Anglo-Saxon tribes of Britain. It is derived from their having lived in Lancashire. The name is derived from the term Brigdale which meant the bridge-valley. The prefix brig often becomes brick.
Early Origins of the Briquedale family
Lancashire where they held a family seat from very ancient times, some say well before the Norman Conquest and the arrival of Duke William at Hastings in 1066 A.D.
Early History of the Briquedale family
Another 197 words (14 lines of text) covering the years 1609 and 1687 are included under the topic Early Briquedale History in all our PDF Extended History products and printed products wherever possible.
Briquedale Spelling Variations
spelling variations under which the name Briquedale has appeared include Brickdale, Birkdale and others.
Early Notables of the Briquedale family (pre 1700)
Another 24 words (2 lines of text) are included under the topic Early Briquedale Notables in all our PDF Extended History products and printed products wherever possible.

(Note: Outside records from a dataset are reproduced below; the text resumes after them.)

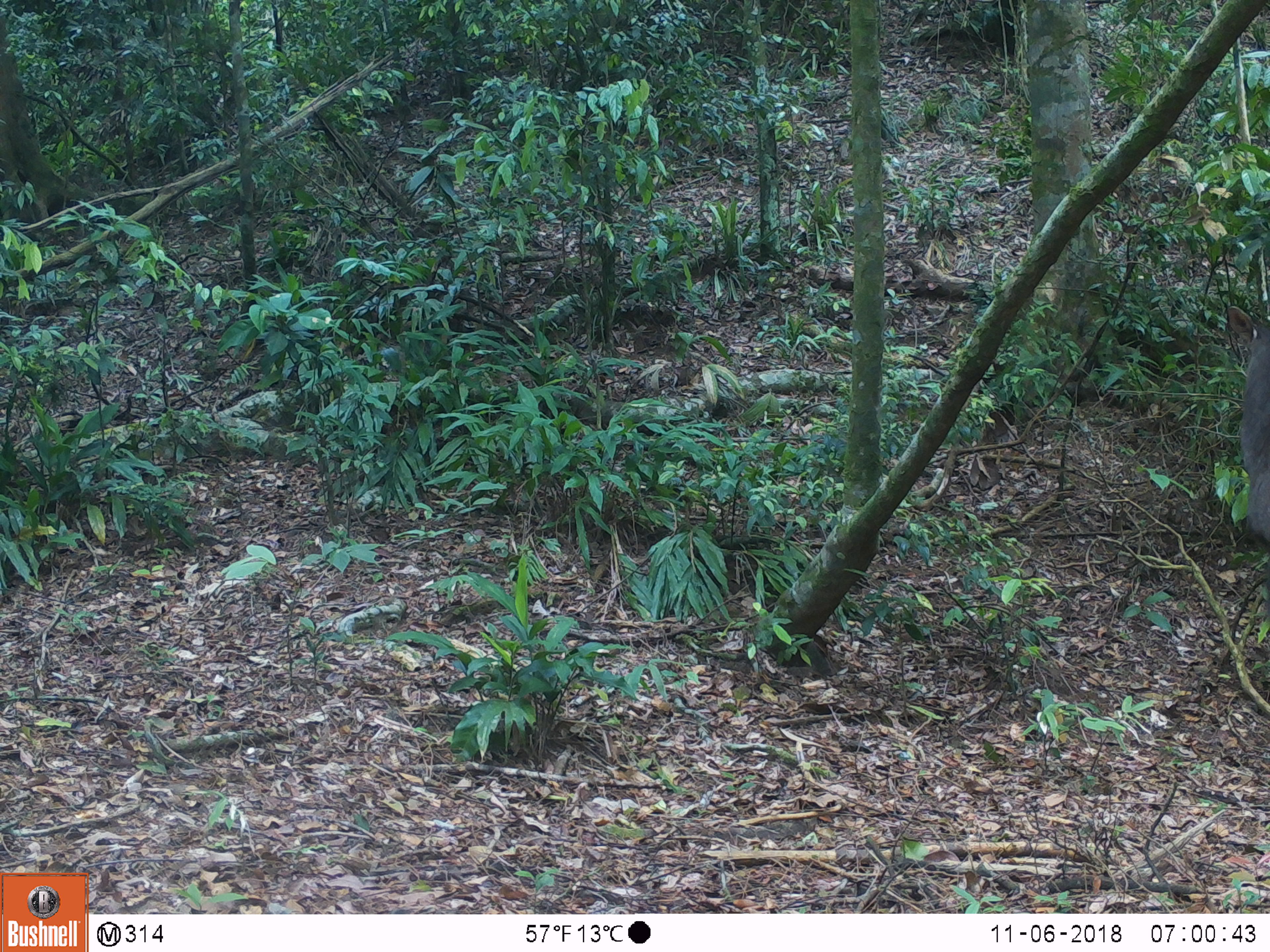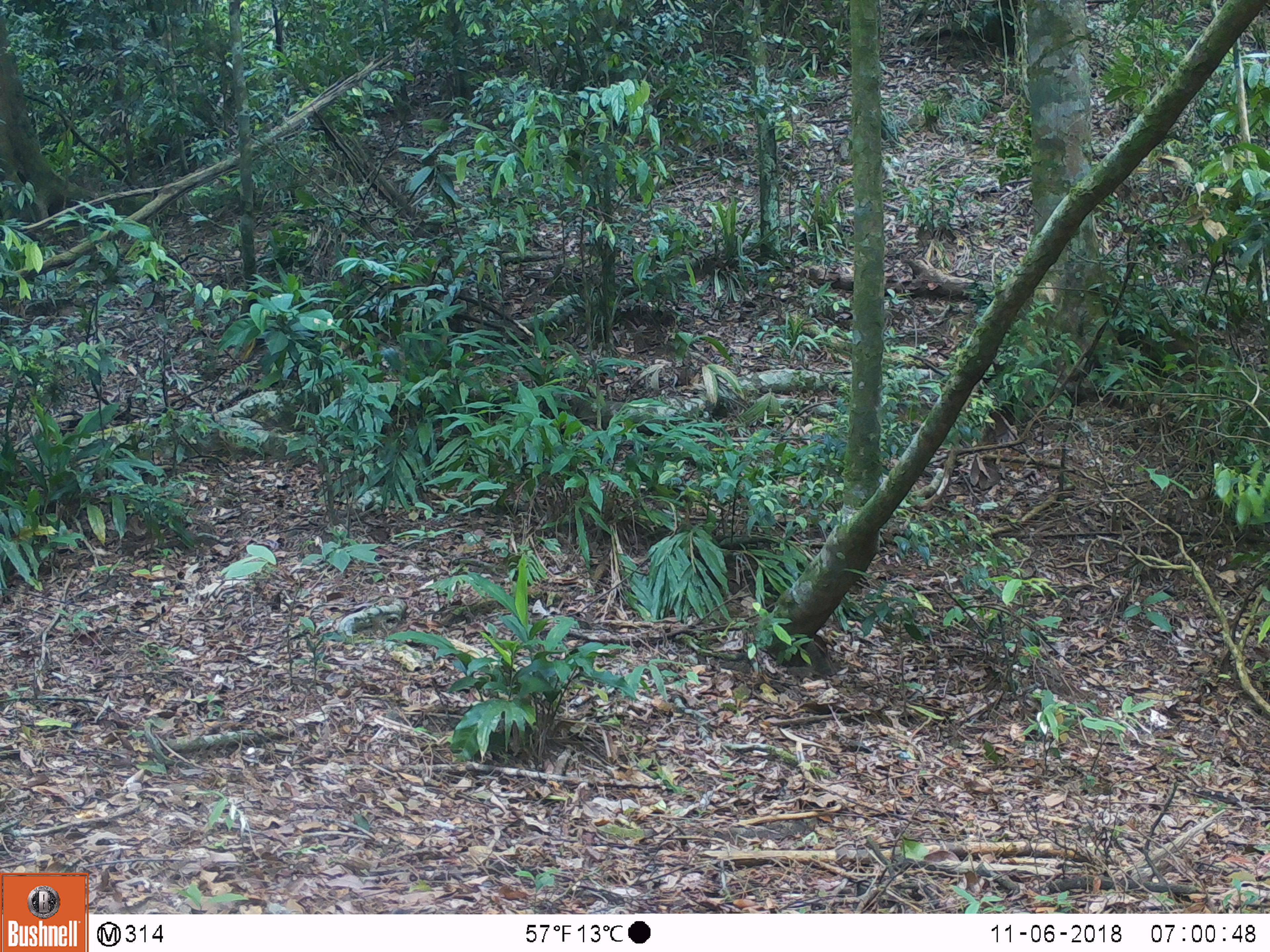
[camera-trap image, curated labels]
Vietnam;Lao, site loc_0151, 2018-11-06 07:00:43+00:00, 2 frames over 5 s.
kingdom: Animalia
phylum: Chordata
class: Mammalia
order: Artiodactyla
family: Cervidae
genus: Rusa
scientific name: Rusa unicolor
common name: sambar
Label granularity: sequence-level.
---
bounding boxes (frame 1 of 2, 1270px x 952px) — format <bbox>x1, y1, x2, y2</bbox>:
sambar: <bbox>1222, 305, 1269, 542</bbox>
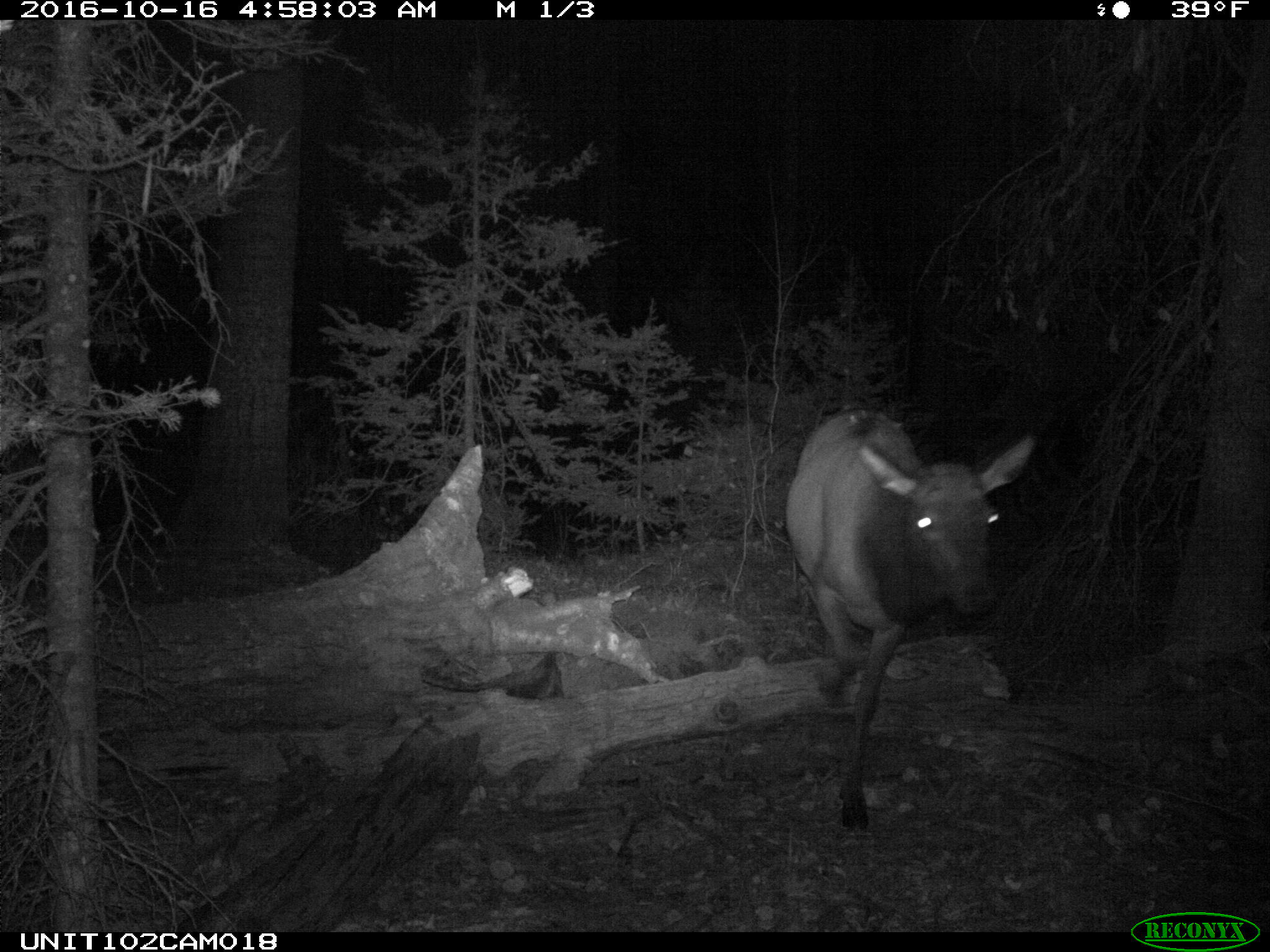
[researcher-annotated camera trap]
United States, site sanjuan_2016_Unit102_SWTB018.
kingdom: Animalia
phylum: Chordata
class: Mammalia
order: Artiodactyla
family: Cervidae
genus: Cervus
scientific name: Cervus elaphus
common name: red deer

Migration of the Briquedale family to the New World and Oceana
At this time, the shores of the New World beckoned many English families that felt that the social climate in England was oppressive and lacked opportunity for change. Thousands left England at great expense in ships that were overcrowded and full of disease. A great portion of these settlers never survived the journey and even a greater number arrived sick, starving, and without a penny. The survivors, however, were often greeted with greater opportunity than they could have experienced back home. These English settlers made significant contributions to those colonies that would eventually become the United States and Canada. An examination of early immigration records and passenger ship lists revealed that people bearing the name Briquedale arrived in North America very early: Thomas Brickdale who settled in Massachusetts in 1634.
The Briquedale Motto
The motto was originally a war cry or slogan. Mottoes first began to be shown with arms in the 14th and 15th centuries, but were not in general use until the 17th century. Thus the oldest coats of arms generally do not include a motto. Mottoes seldom form part of the grant of arms: Under most heraldic authorities, a motto is an optional component of the coat of arms, and can be added to or changed at will; many families have chosen not to display a motto.
Motto: Fide et fortitudine
Motto Translation: By fidelity and fortitude.